Ces populations locales ne voient rien des gains réalisés par Cotrefor et autres entreprises qui laissent en général derrière elle des forêts amputées de leurs  espèces d’arbres précieuses. Les obligations sociales des cahiers des charges signés entre les communautés et les entreprises (comme la construction d’une école, d’un centre de santé ou d’infrastructures) ne sont dans la grande majorité des cas que partiellement réalisées.

Les populations ne sont pas les seules victimes. Les bonobos, une espèce rare et menacée qui ne se retrouve qu’en RDC, en souffrent également. Les enquêtes de Greenpeace Afrique confirment que la coupe des forêts pour la construction des routes et autres infrastructures pour accéder aux zones de concessions ouvre la voie aux braconniers menaçant davantage le singe en voie de disparition, y compris à proximité de zones protégées telles que la réserve faunique de Lomako-Yokokala.

Toutefois, une alternative au modèle basé sur les larges concessions d'exploitation forestière industrielle en RDC existe.
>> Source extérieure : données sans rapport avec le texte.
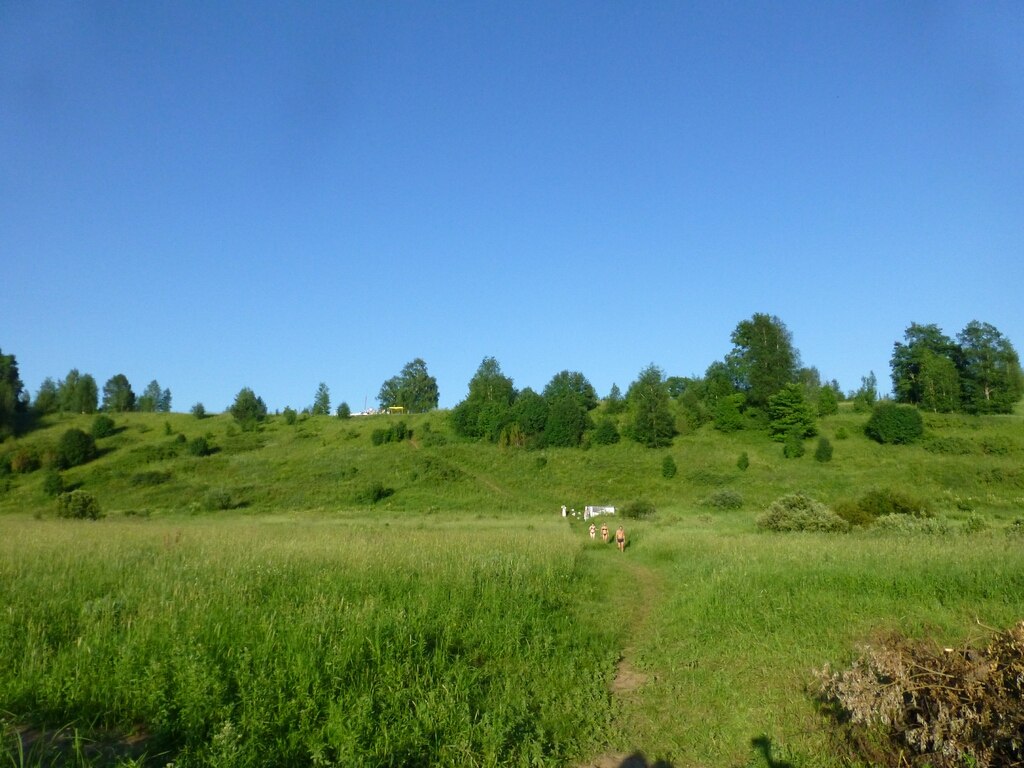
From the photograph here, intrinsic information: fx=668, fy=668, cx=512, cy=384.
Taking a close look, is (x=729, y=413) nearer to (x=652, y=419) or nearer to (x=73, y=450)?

Le pays dispose d’une loi qui permettrait aux communautés d’être en charge de leur propre terre et de ses ressources.

Le problème est que peu de personnes sont au courant de l’existence du décret sur la foresterie communautaire et que peu de moyens sont alloués jusque-là pour accompagner les communautés pour sa mise en application.

Afin de contrôler ce chaos organisé et empêcher des entreprises comme Cotrefor d’agir en toute impunité, le gouvernement de la RDC doit prendre des mesures concrètes. Les informations contenues dans le rapport de Greenpeace Afrique doivent être pleinement étudiées et  le moratoire existant sur l’attribution de nouvelles concessions d’exploitation forestière industrielle doit être maintenu jusqu'à ce que toutes les conditions soient remplies.

En outre, pour empêcher l'écoulement régulier de bois illégal du Bassin du Congo sur le marché mondial, les gouvernements des pays importateurs de bois tels que les États membres de l'UE, la Chine et les Etats-Unis doivent ouvrir immédiatement des enquêtes quant aux entreprises commercialisant des produits issus du bois de la RDC.

Les autorités doivent user de tous les moyens à leur disposition, y compris les conventions internationales sur les droits de l’Homme, le droit du travail, la CITES, la loi Lacey Act aux USA  et le RBUE, pour arrêter le commerce illégal et destructeur.

Enfin, le fil rouge du chaos de l'exploitation forestière illégale au Congo ne peut être brisé et le gaspillage des ressources de la deuxième forêt tropicale au monde ne peut cesser que si toutes ces mesures sont mises en place.